## Records supplied:
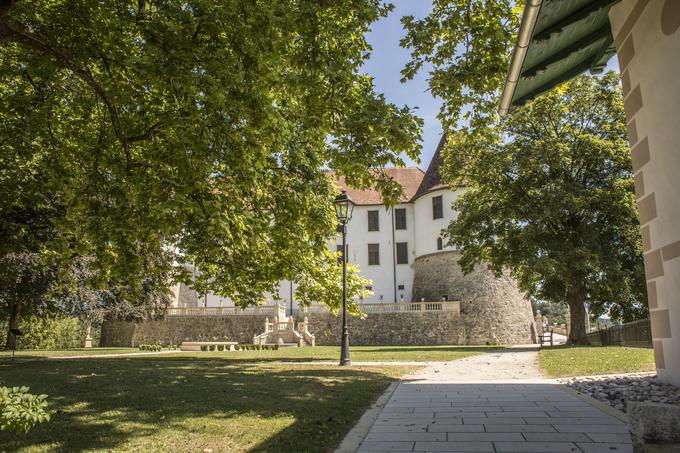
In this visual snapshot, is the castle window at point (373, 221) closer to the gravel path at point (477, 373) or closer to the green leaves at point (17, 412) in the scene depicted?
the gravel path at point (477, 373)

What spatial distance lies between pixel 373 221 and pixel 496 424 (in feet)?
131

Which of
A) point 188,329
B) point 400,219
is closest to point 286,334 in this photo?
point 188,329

==

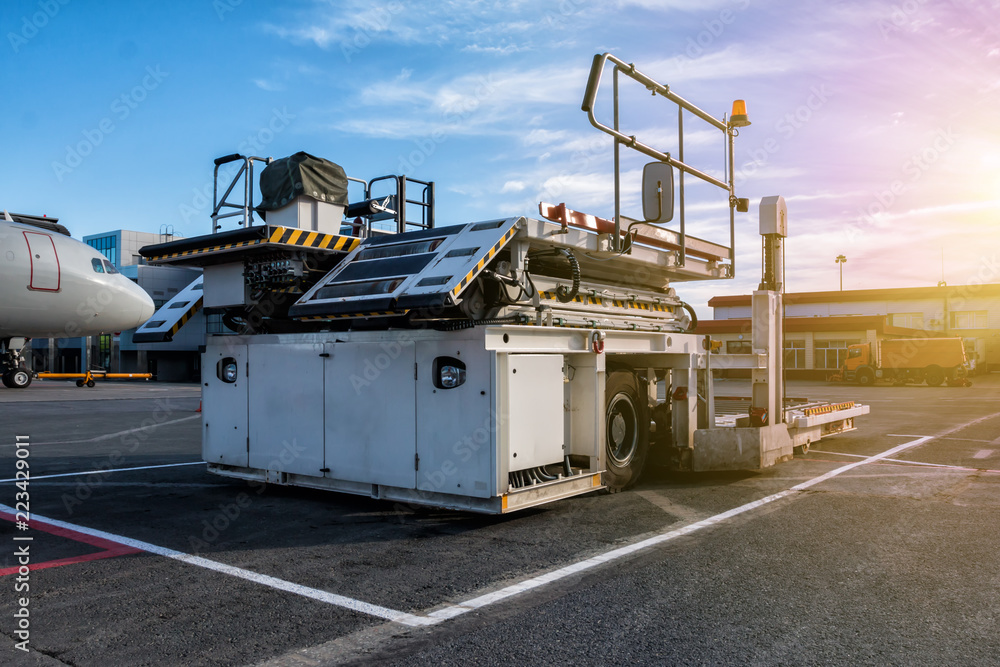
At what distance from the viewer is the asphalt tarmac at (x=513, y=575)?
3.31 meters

## The task:
Put the lines of data starting at the line that contains "At what distance" and ending at the line that contains "3.31 meters", both included, into a numbered list, leaving out any blank lines.

## Output for this exercise:
1. At what distance from the viewer is the asphalt tarmac at (x=513, y=575)?
2. 3.31 meters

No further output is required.